### Ejercicio propuesto 1
¿Puedes reducir a una lista breve el párrafo de la nota sobre Canciones degeneradas que empieza «En el 2002, cuando la Argentina», conservando sus datos principales?
### Ejercicio propuesto 2
¿En cuántas líneas del listado aparece la cadena "forested"? Cuéntalas distinguiendo mayúsculas de minúsculas y responde solo con el número.

ESPECTACULOS
Tiempos degenerados
Alejandra Perlusky y Alejandra Radano llevan adelante en la Gandhi el show de “Canciones degeneradas”, cuyas letras podrían perfectamente hablar de aquí y ahora, pero provienen de la Alemania de los principios del ‘20, cuando todo bullía y a eso que bullía el Führer llamó más tarde “arte degenerado”.
Por Soledad Vallejos
En el 2002, cuando la Argentina tiene un rumbo más incierto que en el 2001, el pequeño auditorio de la librería Gandhi (Corrientes 1743) está lleno de personas que creen que esa canción que dice “todos roban, todo aumenta, ya no hay ventas” fue escrita hace un par de meses por alguien de aquí. Aunque Alejandra Radano, Alejandra Perlusky y Diego Bros la canten vestidos, maquillados y sobre un escenario de riguroso blanco y negro, con la compañía de una orquesta en vivo. Pero letra y música son responsabilidad de Mischa Spoliansky y Marcellus Schiffer. Y, por cierto, la compusieron en 1931 para que sonara en noches de cabaret de Alemania. Tal vez por eso, más allá de la gracia, de los toques cómicos, la sátira y el recuerdo del glamour, haya algo, una suerte de placer escalofriante en eso de disfrutar del espectáculo Canciones degeneradas.

### Entradas guardadas
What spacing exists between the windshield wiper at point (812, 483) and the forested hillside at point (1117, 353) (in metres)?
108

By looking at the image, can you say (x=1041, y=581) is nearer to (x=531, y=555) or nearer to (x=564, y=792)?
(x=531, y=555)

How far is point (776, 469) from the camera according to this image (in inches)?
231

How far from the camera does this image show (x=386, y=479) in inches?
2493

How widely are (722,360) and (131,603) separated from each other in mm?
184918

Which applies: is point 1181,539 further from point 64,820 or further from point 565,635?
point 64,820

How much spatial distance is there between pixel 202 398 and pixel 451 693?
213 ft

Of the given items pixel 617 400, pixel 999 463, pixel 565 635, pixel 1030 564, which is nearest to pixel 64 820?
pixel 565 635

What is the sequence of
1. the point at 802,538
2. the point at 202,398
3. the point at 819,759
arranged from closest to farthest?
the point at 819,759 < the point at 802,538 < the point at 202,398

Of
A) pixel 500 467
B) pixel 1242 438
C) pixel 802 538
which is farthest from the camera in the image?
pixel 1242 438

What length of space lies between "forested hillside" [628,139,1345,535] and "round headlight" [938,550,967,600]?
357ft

### Respuesta escrita 1
- En 2002, con la Argentina en un rumbo más incierto que en 2001, el pequeño auditorio de la librería Gandhi (Corrientes 1743) está lleno.
- El público cree que la canción que dice «todos roban, todo aumenta, ya no hay ventas» fue escrita hace un par de meses por alguien de aquí.
- La cantan Alejandra Radano, Alejandra Perlusky y Diego Bros, vestidos y maquillados, sobre un escenario blanco y negro y con orquesta en vivo.
- La letra y la música son de Mischa Spoliansky y Marcellus Schiffer, que la compusieron en 1931 para noches de cabaret en Alemania.
- Tal vez por eso, además de la gracia, los toques cómicos, la sátira y el recuerdo del glamour, disfrutar del espectáculo deja una suerte de placer escalofriante.

### Respuesta escrita 2
2